--- Start of Passage provided ---

Police heavy-handedness at Notting Hill Carnival


by Sunny
28th August, 2008 at 10:30 am    

The letters page of thelondonpaper yesterday was full of angry people. Some were angry at Mayor Boris Johnson’s lame performance at the Olympics handover, and others were angry at the newspaper’s article yesterday that black youths were rioting at the Notting Hill Carnival. The original article, unsurprisingly, was mostly the result of police briefing, with its clear bias.

Most of the letter writers, who said they were white, said they saw the police being completely over-the-top in harassing and targeting black youths at the carnival, to the point that it was clearly agitating people. One local resident pointed out that in previous years when the police were more relaxed, the mood at the carnival was much better. Another said he was disgusted by the racist comments that some policemen were making.

In one sense it’s a low level campaign to challenge the legitimacy of the carnival. When Boris will look to pull the carnival’s funding, he’ll use the “violence” as his excuse. The police and the media will be on hand to help out on that front. Let’s see how long it takes.

For another example, see this Daily Mail article challenging the legitimacy of “black history” by insinuating that Winston Churchill is being ditched instead. See Akela’s diary for a rebuttal.

--- End of Passage provided ---

» Challenges
1) Reproduce word for word the part of the carnival post starting at "Police heavy-handedness at" and ending at "policemen were making.".
2) Answer these questions from the carnival post:
(a) Which newspaper's letters page was full of angry people?
(b) According to one local resident, what was the mood like in previous years when the police were more relaxed?
(c) Which newspaper ran the article challenging the legitimacy of "black history"?

--- Start of Data provided ---

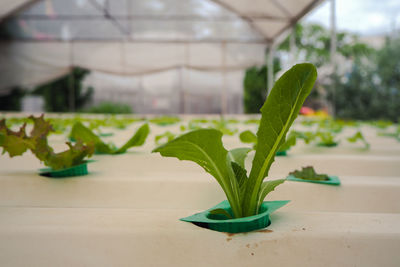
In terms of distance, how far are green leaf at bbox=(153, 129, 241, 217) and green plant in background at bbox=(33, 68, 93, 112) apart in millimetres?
12150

--- End of Data provided ---

» Solutions by task
1)
Police heavy-handedness at Notting Hill Carnival


by Sunny
28th August, 2008 at 10:30 am    

The letters page of thelondonpaper yesterday was full of angry people. Some were angry at Mayor Boris Johnson’s lame performance at the Olympics handover, and others were angry at the newspaper’s article yesterday that black youths were rioting at the Notting Hill Carnival. The original article, unsurprisingly, was mostly the result of police briefing, with its clear bias.

Most of the letter writers, who said they were white, said they saw the police being completely over-the-top in harassing and targeting black youths at the carnival, to the point that it was clearly agitating people. One local resident pointed out that in previous years when the police were more relaxed, the mood at the carnival was much better. Another said he was disgusted by the racist comments that some policemen were making.

2)
(a) thelondonpaper
(b) The mood at the carnival was much better.
(c) The Daily Mail